Eran tiempos difíciles. En 1939, Hitler se
“anexiona” Austria. Debido a su ascendencia judía (su abuelo por parte de
su madre, Vinca Landauer), con apenas quince años, tras su graduación, es
enviado a un campo de trabajo, donde cava zanjas y se arrastra por el
barro.
En 1942 es llamado a las filas alemanas, en
una situación que jamás aceptó para la que él solía llamar la “generación
atrapada”. De aquella época se conservan
las anécdotas que le permitieron evitarlo. Así, vestido con el
uniforme alemán y un grueso jersey de lana, acude a la ópera, lo que le
provoca un profuso eczema que le libra del viaje a Stalingrado. Meses más
tarde, unta su cuerpo con una solución oleosa para el diagnóstico de la
tuberculosis, enfermedad que padeció levemente en la infancia. La extraña
reacción aplaza el encuentro con su destino. En los meses posteriores
trabaja a tiempo parcial como paramédico y enfermero de cuidados
intensivos, atendiendo a pacientes quemados que provienen del frente.

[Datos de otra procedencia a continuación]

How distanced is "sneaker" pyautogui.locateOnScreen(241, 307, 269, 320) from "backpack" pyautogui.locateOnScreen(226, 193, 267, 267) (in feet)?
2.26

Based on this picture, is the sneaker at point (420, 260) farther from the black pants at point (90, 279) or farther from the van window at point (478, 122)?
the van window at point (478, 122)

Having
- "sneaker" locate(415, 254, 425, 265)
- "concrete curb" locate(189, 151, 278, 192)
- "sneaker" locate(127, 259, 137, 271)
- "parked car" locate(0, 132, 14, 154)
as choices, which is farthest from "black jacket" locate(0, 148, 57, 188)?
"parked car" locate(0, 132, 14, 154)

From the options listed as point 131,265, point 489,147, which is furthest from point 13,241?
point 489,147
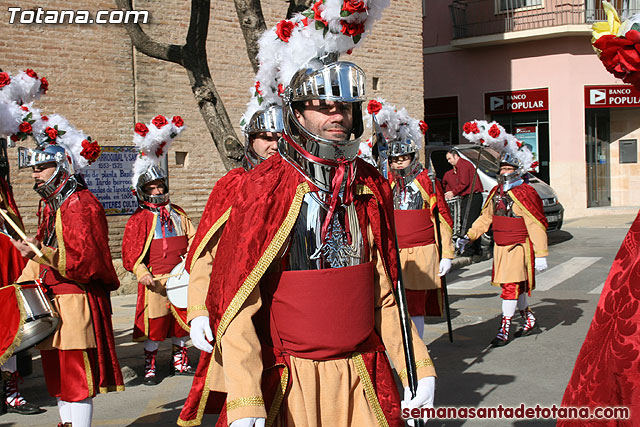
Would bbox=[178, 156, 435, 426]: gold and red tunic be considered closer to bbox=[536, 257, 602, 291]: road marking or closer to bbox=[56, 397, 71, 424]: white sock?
bbox=[56, 397, 71, 424]: white sock

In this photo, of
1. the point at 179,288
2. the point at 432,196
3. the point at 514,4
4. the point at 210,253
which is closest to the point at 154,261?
the point at 179,288

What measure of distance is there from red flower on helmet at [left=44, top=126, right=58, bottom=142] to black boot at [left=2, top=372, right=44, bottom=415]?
2314 mm

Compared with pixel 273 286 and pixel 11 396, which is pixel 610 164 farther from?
pixel 273 286

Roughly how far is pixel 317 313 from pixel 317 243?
0.29m

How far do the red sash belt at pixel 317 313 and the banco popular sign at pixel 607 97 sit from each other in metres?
22.5

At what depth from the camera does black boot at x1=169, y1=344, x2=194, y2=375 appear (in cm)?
780

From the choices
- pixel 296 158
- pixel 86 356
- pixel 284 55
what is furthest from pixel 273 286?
pixel 86 356

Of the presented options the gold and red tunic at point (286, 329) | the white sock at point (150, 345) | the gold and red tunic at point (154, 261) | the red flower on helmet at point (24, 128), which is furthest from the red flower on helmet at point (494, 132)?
the gold and red tunic at point (286, 329)

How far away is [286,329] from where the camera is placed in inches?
118

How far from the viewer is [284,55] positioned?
11.8ft

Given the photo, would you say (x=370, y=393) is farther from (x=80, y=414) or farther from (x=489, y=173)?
(x=489, y=173)

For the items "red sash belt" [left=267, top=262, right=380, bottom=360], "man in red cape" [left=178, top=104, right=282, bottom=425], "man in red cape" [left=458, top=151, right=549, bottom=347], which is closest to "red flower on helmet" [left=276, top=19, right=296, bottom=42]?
"man in red cape" [left=178, top=104, right=282, bottom=425]

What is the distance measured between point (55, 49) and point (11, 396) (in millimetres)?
7296

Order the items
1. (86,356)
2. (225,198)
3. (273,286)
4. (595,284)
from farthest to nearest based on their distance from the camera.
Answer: (595,284) → (86,356) → (225,198) → (273,286)
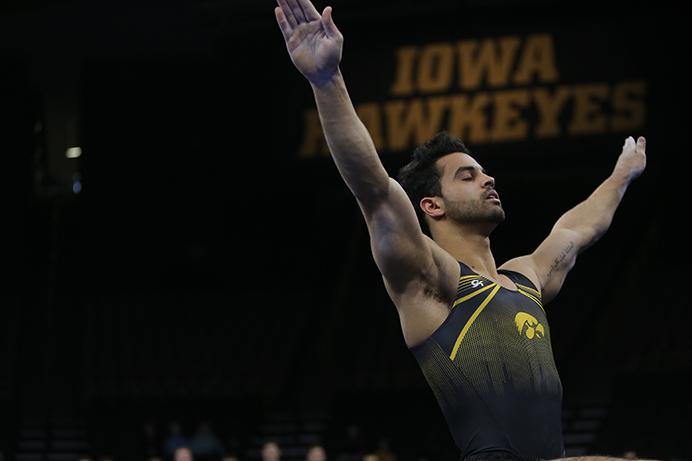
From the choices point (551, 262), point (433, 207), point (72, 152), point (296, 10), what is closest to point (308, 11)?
point (296, 10)

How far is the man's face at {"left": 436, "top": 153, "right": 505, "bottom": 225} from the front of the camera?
4.53m

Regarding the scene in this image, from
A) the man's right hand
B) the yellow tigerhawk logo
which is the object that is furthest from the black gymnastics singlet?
the man's right hand

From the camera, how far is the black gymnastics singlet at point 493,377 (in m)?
4.03

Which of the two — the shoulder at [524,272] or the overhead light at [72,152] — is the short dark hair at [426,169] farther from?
the overhead light at [72,152]

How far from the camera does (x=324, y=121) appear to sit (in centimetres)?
402

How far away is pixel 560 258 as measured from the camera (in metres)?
5.13

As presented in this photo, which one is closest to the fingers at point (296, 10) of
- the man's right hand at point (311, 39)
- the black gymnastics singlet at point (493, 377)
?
the man's right hand at point (311, 39)

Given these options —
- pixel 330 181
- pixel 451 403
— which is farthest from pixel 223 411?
pixel 451 403

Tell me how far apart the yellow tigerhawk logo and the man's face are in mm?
460

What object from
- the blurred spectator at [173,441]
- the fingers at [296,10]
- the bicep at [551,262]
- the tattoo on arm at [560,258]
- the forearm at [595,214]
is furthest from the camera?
the blurred spectator at [173,441]

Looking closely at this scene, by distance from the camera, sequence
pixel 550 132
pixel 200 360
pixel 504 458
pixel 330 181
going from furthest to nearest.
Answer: pixel 200 360 < pixel 330 181 < pixel 550 132 < pixel 504 458

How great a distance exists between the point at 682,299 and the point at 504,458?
18.1m

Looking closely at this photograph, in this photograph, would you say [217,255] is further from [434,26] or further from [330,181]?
[434,26]

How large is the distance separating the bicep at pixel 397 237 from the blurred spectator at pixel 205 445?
51.7 ft
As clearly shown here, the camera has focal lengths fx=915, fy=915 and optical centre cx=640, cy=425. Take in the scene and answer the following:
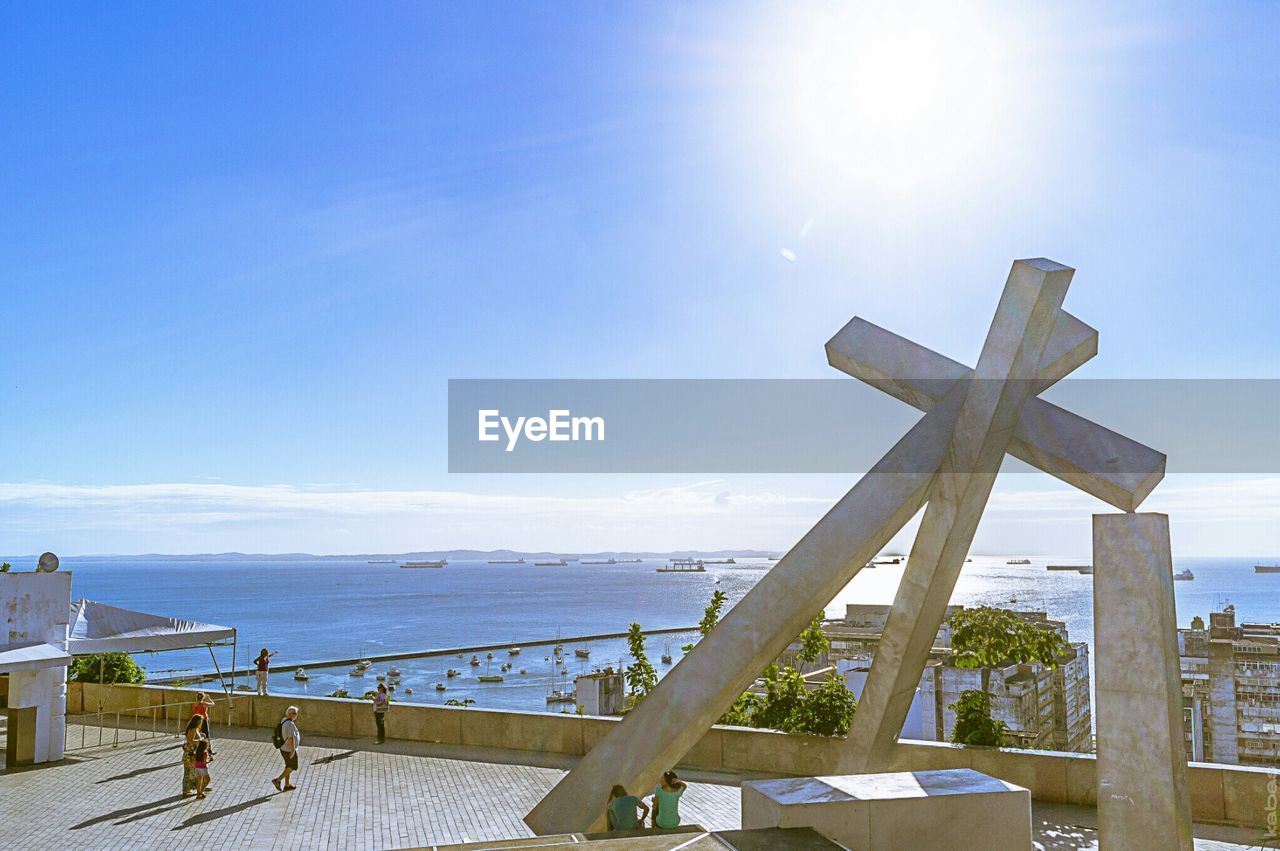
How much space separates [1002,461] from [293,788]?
34.8ft

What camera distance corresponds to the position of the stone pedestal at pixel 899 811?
20.5ft

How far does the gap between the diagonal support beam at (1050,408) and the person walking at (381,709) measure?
32.5 ft

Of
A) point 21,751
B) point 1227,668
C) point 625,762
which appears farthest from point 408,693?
point 625,762

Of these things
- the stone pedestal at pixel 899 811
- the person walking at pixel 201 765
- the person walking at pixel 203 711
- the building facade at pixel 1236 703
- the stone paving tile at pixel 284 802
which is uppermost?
the stone pedestal at pixel 899 811

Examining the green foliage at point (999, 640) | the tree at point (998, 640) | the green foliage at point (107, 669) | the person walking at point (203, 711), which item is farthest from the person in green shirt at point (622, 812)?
the green foliage at point (107, 669)

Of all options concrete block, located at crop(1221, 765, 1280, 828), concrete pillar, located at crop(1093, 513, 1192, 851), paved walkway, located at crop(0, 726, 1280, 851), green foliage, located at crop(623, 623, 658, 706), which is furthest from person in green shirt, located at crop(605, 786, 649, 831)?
green foliage, located at crop(623, 623, 658, 706)

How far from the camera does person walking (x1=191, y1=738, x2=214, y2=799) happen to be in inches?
497

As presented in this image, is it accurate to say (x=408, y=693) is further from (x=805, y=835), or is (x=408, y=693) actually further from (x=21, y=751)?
(x=805, y=835)

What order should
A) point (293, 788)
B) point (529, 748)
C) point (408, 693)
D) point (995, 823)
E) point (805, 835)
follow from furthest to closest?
point (408, 693)
point (529, 748)
point (293, 788)
point (995, 823)
point (805, 835)

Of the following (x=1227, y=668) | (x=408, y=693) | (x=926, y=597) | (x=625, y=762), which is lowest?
(x=408, y=693)

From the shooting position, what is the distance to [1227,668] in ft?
118

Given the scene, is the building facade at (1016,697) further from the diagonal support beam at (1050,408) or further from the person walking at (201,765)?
the person walking at (201,765)

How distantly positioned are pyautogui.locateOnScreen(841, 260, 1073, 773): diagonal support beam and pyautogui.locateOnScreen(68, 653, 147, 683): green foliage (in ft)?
60.5

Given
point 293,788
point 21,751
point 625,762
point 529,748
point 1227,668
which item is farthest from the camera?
point 1227,668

Gracias a un oficial que decide ignorar su
origen, en 1943 es admitido en la facultad de medicina de Viena. Declarado
“inútil” para el ejército en 1944, celebra su 21 cumpleaños con un soldado
soviético con motivo de la liberación de Austria. Por aquella fecha conoce
a Eva Kyzivat, su futura esposa de 17 años, en una fiesta universitaria.
Peter recuerda aquella época con fascinación. De vuelta a Viena tras su
formación en cirugía en Yale, la estación de tren sirve de testigo para un
romántico encuentro con Eva, a la que pide en matrimonio (1950): “vente
conmigo a EE.UU.”
Los primeros años en Baltimore no resultan
fáciles. El departamento de inmigración no siempre proporcionaba un trato
de favor a los recién llegados y, en un fabuloso azar del destino, los
pacientes críticos que ingresan en el Baltimore City Hospital le
muestran la más cruda realidad: apenas el 5 % llega con signos vitales.

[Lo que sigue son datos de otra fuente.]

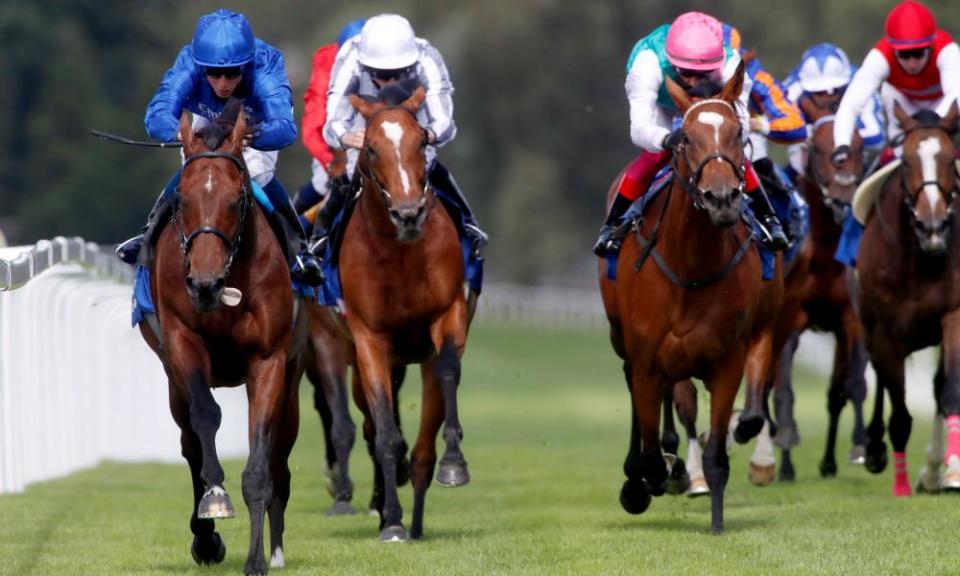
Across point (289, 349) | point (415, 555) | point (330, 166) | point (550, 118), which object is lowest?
point (415, 555)

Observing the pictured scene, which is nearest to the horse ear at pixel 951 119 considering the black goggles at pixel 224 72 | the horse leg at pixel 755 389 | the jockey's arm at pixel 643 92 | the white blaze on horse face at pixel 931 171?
the white blaze on horse face at pixel 931 171

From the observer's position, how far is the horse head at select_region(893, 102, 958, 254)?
36.5 feet

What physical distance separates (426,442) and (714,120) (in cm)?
256

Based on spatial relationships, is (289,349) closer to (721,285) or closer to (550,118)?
(721,285)

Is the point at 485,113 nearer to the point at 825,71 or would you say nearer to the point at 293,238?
the point at 825,71

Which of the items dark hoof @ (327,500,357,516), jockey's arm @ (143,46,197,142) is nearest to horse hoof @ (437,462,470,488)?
jockey's arm @ (143,46,197,142)

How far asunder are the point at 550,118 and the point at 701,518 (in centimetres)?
4134

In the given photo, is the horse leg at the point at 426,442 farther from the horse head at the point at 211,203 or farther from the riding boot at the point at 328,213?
the horse head at the point at 211,203

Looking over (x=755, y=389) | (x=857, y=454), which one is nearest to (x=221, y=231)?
(x=755, y=389)

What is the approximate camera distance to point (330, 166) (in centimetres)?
1289

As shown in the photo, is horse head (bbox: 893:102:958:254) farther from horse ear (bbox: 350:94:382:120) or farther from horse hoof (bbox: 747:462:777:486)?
horse ear (bbox: 350:94:382:120)

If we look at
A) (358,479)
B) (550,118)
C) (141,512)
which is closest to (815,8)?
(550,118)

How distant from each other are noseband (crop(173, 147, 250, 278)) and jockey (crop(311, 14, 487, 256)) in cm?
194

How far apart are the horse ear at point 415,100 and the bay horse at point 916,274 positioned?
8.90 ft
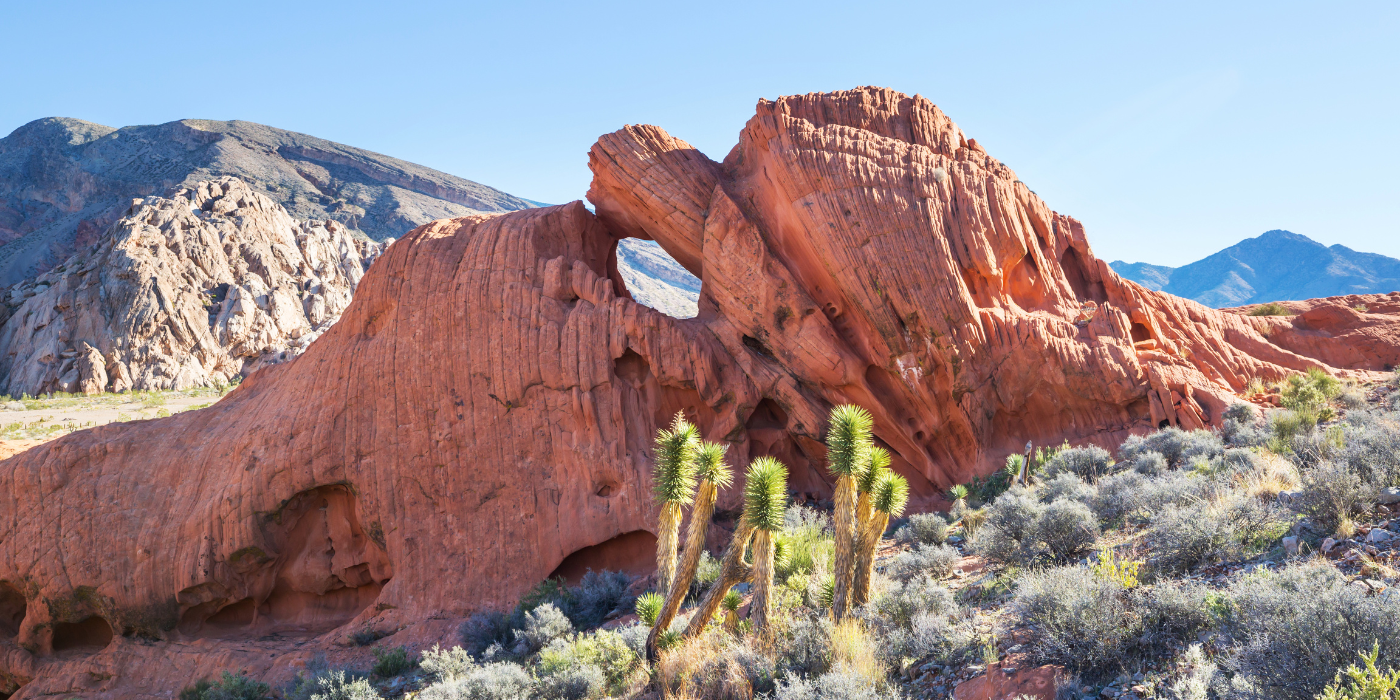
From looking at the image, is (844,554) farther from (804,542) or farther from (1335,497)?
(1335,497)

Gracias a sus grandes dosis de inteligencia práctica y sensibilidad hacia
el sufrimiento, Peter va abordando los problemas uno a uno hasta construir
un auténtico edificio, primero en las calles y más tarde en su propia
unidad.
Desde el principio descubre que los cuidados
prehospitalarios son el punto de enlace entre la resucitación por el
testigo y los cuidados intensivos hospitalarios. Pero no lo hizo por la
vía fácil: junto con Nancy Caroline, selecciona el personal paramédico de
entre los parados de color de uno de los ghettos de la ciudad.
Mientras desarrolla una actividad
incansable, Eva recuerda aquellos años de estrechez económica, en que
comenzó siendo ama de llaves para más tarde acabar compaginando su labor
como técnico de banco de sangre con la de docente en el Museo de Arte
Carnegie.
Todas las facetas del arte le hacían
sentirse en casa. El tiempo libre les permitía compartir sus aficiones.

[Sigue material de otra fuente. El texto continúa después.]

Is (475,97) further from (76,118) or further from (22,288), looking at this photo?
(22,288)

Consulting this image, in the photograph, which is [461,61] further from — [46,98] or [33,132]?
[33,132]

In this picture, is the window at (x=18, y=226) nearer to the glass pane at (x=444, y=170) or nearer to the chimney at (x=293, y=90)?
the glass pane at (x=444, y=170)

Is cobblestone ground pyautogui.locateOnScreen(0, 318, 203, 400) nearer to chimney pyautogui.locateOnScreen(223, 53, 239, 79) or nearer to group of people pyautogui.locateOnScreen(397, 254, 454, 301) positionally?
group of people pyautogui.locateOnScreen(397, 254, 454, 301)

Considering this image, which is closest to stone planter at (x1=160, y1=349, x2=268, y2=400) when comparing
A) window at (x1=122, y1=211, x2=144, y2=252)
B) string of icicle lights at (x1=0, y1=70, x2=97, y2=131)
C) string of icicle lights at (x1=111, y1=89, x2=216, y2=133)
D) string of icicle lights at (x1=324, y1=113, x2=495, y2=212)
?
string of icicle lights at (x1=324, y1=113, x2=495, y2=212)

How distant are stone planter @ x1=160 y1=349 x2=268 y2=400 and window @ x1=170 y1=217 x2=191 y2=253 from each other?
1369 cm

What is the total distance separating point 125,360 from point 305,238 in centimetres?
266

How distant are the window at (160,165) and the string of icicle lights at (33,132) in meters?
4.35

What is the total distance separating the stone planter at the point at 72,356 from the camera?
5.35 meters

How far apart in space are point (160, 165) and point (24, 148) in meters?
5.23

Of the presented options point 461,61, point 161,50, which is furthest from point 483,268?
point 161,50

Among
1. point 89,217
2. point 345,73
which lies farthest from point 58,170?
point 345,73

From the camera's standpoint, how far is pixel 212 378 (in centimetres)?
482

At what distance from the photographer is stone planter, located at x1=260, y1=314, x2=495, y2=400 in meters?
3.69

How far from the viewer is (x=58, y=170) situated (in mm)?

Desde su más tierna infancia, Viena les mostró el camino de la música, que
nunca faltó en el hogar. Un amigo era siempre un amigo para los Safar, y
el hogar su escenario más preciado. Por su casa fueron pasando sus más
allegados colaboradores y alumnos, que acabaron siendo protegidos suyos.
Una madrugada de 1966, mientras Peter se
encontraba en una conferencia en Chicago, su pequeña Elizabeth, asmática
conocida, sufre un status asmaticus a la edad de 12 años del que
acaba falleciendo. Este episodio espolea aún más su afán investigador, y
le mueve a diversificar sus esfuerzos hacia la resucitación cerebral, la
donación de órganos y el diagnóstico de muerte cerebral.
Aunque pacifista hasta el extremo, y miembro de la
International Physicians for the Prevention of Nuclear War,
mantuvo una cordial relación personal (e investigadora) con sus colegas en
el ejército, con especial dedicación a la ayuda humanitaria y el cuidado y
resucitación de las heridas de guerra.
En una ironía del destino, funda el International
Resuscitation Research Center en el solar de una antigua empresa de
pompas fúnebres. En un alarde de su más fino humor, describe el camino de
la “resurrección a la resucitación”. Desde 1994, se denomina “Safar
Center for Resuscitation Research”, de acuerdo con la propuesta
honorífica de su amigo y colaborador
Pat Kochanek.
Humanista y romántico, era un hombre de cultura en su
más amplia extensión. En el fondo, la medicina no era para él sino un arte
más. Era un consumado pianista -especial admirador de Mahler y Bruckner- y
un avezado bailarín de vals junto con Eva. Así, mientras uno de sus
hijos es un abogado militar, el segundo trabaja como profesor de música y
compositor.
Con motivo de su 70 cumpleaños, recogió en un pequeño
ensayo lo que sus colaboradores denominaban las “leyes
de Safar”. Entre ellas se pueden leer las siguientes perlas: “cuando
no tengas un desafío, fabrícalo”, ”si no puedes ganar, cambia las reglas”,
“la perfección no es una opción”, etc. Aún a pesar de su lucha contra la
enfermedad en los últimos dos años, no renunció al trabajo. Su secretario
todavía le recuerda en el pasado cuando estuvo trabajando en su escritorio
con una vía IV. Como a él le gustaba decir: “cuanto más rápido te mueves,
más lento pasa el tiempo y más tiempo vivirás”.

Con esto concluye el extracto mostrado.